Quantifying isomeric mixture components presents a further challenge. To our knowledge, there are no reported methods for differentiating and quantifying both α- and β-glycosidic linkages and their different head groups simultaneously for cerebrosides and glycosphingosines with shotgun mass spectrometry. Therefore, in this work we describe a shotgun mass spectrometry strategy using ion chemistry to chemically modify both cerebroside and glycosphingosine ions in the gas phase to differentiate stereoisomers and achieve both relative and absolute quantification with a single spiking test that requires less use of analytical standards.

In addition to the structural complexities associated with the saccharide head groups in glycosphingolipids, the amide-bonded fatty acyl chain can add to the overall challenge of fully characterizing the lipid species. For example, reports have suggested that signaling functions of sphingolipids are related to fatty acyl chain length.^30–31 In the case of unsaturated fatty acyl chains, locating the double bond can be particularly challenging. The different fatty acyl side chains (i.e., chain length and degree and location of unsaturation) have also been shown to influence the effect of α-GalCer on immune response.³² Previous reports have demonstrated the use of reversed-phase LC-MS to differentiate the fatty acyl chain, but the poor ability for differentiating hydrophilic groups hinders the distinction of the monosaccharide head group.^33–35 Besides orthogonal separation techniques, various dissociation methods including ultraviolet photodissociation (UVPD)³⁶ and ozone induced dissociation (OzID)^37–38 have been demonstrated to identify the double bond position of the unsaturated fatty acyl chain in glycosphingolipids. Using gas-phase ion chemistry coupled with ion-trap CID, our group has also presented the ability to identify the double positions in various lipid classes, including fatty acids,^39–40 glycerolphospholipids,^41–42 and fatty acid esters of hydroxy fatty acids.⁴³ Therefore, in this work we also demonstrate that gas-phase ion chemistry coupled with tandem mass spectrometry (MS³) can differentiate the double bond position on the amide-bonded monounsaturated fatty acyl chain in cerebrosides. Overall, we present a shotgun strategy that couples gas-phase ion/ion chemistry with ion-trap CID to provide in-depth structural information (Figure 1) and the relative composition of cerebrosides and glycosphingosines in mixtures.

Figure 1.

The general structures of glycosphingosines and cerebrosides with the possible isomeric positions within the structure.

Experimental Section

Materials.

All lipid standards and total cerebrosides extract (porcine brain) were purchased from Avanti Polar Lipids, Inc (Alabaster, AL).
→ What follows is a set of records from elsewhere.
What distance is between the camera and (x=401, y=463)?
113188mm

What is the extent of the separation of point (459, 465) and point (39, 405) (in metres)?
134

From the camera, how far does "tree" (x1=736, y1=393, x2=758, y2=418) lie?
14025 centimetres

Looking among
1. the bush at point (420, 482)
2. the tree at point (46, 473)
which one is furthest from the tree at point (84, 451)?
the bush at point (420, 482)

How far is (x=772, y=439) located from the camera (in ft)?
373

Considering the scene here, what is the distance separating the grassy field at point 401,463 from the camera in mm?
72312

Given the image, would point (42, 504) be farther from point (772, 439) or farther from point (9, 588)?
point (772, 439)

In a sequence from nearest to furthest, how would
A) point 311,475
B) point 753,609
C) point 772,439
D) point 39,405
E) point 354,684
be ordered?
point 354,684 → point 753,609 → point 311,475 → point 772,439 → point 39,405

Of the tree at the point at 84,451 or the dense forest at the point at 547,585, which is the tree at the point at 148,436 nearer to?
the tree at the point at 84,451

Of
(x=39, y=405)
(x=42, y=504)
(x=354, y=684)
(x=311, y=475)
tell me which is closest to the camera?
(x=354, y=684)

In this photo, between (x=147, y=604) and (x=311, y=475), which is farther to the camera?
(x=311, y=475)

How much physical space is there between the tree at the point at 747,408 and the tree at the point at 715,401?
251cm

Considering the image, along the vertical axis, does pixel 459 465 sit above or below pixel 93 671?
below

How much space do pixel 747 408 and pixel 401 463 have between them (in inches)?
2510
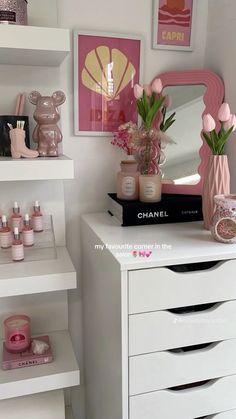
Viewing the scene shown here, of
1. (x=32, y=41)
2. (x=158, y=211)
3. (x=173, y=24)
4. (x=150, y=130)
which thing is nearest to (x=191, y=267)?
(x=158, y=211)

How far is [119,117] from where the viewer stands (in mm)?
1227

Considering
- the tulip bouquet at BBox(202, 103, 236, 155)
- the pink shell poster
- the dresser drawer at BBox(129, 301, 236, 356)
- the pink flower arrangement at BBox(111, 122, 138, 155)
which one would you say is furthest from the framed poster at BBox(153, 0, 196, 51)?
the dresser drawer at BBox(129, 301, 236, 356)

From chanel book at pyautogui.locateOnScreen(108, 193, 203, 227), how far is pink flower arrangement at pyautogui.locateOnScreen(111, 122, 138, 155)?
0.58ft

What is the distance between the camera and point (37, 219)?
1.13 meters

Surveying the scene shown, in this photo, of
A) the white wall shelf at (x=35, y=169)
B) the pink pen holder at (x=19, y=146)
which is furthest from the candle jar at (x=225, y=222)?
the pink pen holder at (x=19, y=146)

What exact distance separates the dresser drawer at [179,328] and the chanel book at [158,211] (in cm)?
32

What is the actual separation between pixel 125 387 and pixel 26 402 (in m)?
0.49

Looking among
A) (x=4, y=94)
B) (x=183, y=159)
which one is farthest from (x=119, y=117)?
(x=4, y=94)

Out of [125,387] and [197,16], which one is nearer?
[125,387]

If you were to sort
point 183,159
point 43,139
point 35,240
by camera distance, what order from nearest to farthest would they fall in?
point 43,139 → point 35,240 → point 183,159

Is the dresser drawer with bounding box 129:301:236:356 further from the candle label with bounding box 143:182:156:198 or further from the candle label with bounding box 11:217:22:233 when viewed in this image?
the candle label with bounding box 11:217:22:233

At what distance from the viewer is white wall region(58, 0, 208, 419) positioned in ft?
3.76

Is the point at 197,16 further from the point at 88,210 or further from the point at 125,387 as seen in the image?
the point at 125,387

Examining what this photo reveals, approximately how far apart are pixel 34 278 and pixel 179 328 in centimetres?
41
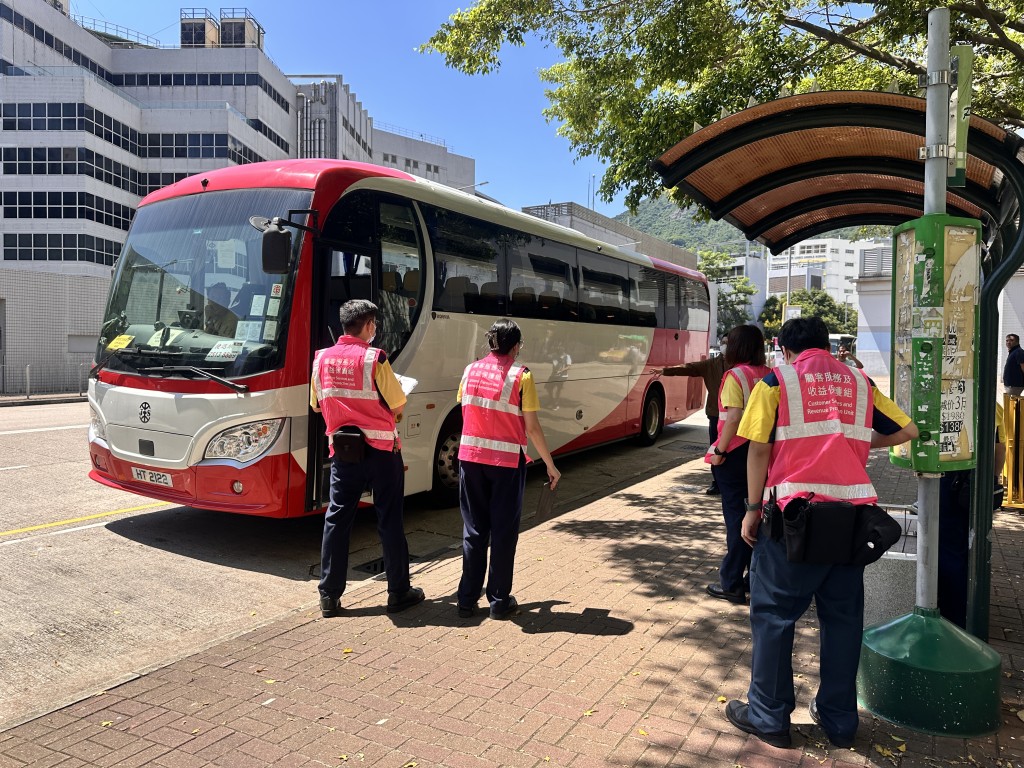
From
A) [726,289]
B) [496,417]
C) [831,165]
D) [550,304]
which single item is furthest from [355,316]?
[726,289]

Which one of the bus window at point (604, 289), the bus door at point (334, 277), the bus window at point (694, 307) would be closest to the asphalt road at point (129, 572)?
the bus door at point (334, 277)

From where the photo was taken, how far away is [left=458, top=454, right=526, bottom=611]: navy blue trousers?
4.87 metres

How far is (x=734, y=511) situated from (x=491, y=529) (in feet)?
5.73

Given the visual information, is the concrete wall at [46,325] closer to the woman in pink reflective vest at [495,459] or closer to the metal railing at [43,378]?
the metal railing at [43,378]

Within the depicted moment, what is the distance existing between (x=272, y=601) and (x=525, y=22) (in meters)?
8.40

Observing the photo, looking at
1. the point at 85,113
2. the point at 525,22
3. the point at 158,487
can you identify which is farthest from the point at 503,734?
the point at 85,113

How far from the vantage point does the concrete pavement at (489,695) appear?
129 inches

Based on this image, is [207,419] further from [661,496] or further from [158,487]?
[661,496]

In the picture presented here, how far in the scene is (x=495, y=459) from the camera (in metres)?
4.78

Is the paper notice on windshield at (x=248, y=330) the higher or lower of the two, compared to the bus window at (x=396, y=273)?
lower

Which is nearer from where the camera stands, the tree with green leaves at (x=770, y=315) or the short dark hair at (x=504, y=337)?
the short dark hair at (x=504, y=337)

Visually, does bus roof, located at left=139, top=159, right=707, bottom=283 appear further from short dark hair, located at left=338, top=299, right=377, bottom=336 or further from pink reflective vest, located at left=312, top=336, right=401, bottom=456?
pink reflective vest, located at left=312, top=336, right=401, bottom=456

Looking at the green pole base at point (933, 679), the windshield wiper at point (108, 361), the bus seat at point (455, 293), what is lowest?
the green pole base at point (933, 679)

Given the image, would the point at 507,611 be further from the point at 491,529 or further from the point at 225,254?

Magnesium chloride (MgCl₂) and 2,2’;6’,2”-terpyridine (Terpy) were purchased from Sigma-Aldrich (St. Louis, MO). MS-grade water and methanol (MeOH) were purchased from Fisher Scientific (Pittsburgh, PA).

Sample Preparation.

Solutions of cerebrosides and glycosphingosine standards were prepared in MeOH to a final concentration of 0.01 mg/mL. MgCl₂ and Terpy were mixed in methanolic solution with 1:1 (molar ratio) to a final concentration of ~50 μM for the metal-ligand complex.²⁰ For relative quantification, different ratios of isomeric cerebrosides or glycosphingosine solutions were prepared, holding the final lipid concentration at 0.01 mg/mL. For total cerebrosides extract analysis, 1 mg of purified extract powder was dissolved in 1 mL of methanol as the stock solution and stored at −20°C before use. Prior to analysis, the lipid extract was diluted with MS grade MeOH to a final concentration of 0.01 mg/mL.

Mass Spectrometry.

All experiments were performed on a TripleTOF 5600 quadrupole time-of-flight mass spectrometer (SCIEX, Concord, ON, Canada) that has been modified for ion/ion reactions.⁴⁴ Alternately pulsed dual nano-electrospray ionization (nESI) allows for the sequential injection of anions and cations.⁴⁵ The experimental procedures were similar to reported previously.¹⁴ In short, lipid anions ([GSL−H]⁻) and metal-ligand reagent dications ([Mg(Terpy)₂]²⁺) were alternately generated via nESI, mass-selected in Q1, and transferred to q2 for mutual storage (10–30 ms). Sequential resonance ejection ramps in q2 were used to mass-select targeted ion/ion reaction product ions for MSⁿ experiments.⁴⁶ Ion-trap CID was performed under the following conditions: q=0.2, AC amplitudes = 0.115V (n-HexCer complex); 0.078V (n-HexSph complex), activation time = 150 ms, and the CAD gas pressure set at 8 (estimated to be 8 mtorr). Mass analysis was performed via orthogonal acceleration time-of-flight (TOF).

Absolute Quantification.

To achieve absolute quantification, a single amount of α-GalCer(d18:1/16:0) was spiked into an aliquot of the total cerebrosides solution. In brief, a total of 1μL of 0.001 mg mL⁻¹ of α-GalCer(d18:1/16:0) was added to a 99 μL aliquot of the cerebrosides solution. Three replicates were used to calculate the percentage of the all cerebroside isomers in the samples, and further back-calculated the absolute concentration in the total cerebrosides extracts solution using the known spiked amount of α-GalCer(d18:1/16:0) via equations 1 and 2:

$${\beta -\mathrm{G}\mathrm{l}\mathrm{c}\mathrm{C}\mathrm{e}\mathrm{r}}_{\mathrm{s}\mathrm{a}\mathrm{m}\mathrm{p}\mathrm{l}\mathrm{e}}=\frac{{\mathrm{\%}\beta -\mathrm{G}\mathrm{l}\mathrm{c}\mathrm{C}\mathrm{e}\mathrm{r}}_{\mathrm{s}\mathrm{p}\mathrm{i}\mathrm{k}\mathrm{e}\mathrm{d}}\times {\alpha -\mathrm{G}\mathrm{a}\mathrm{l}\mathrm{C}\mathrm{e}\mathrm{r}}_{\mathrm{s}\mathrm{p}\mathrm{i}\mathrm{k}\mathrm{e}\mathrm{d}}}{{\mathrm{\%}\alpha -\mathrm{G}\mathrm{a}\mathrm{l}\mathrm{C}\mathrm{e}\mathrm{r}}_{\mathrm{s}\mathrm{p}\mathrm{i}\mathrm{k}\mathrm{e}\mathrm{d}}}$$ (eq. 1)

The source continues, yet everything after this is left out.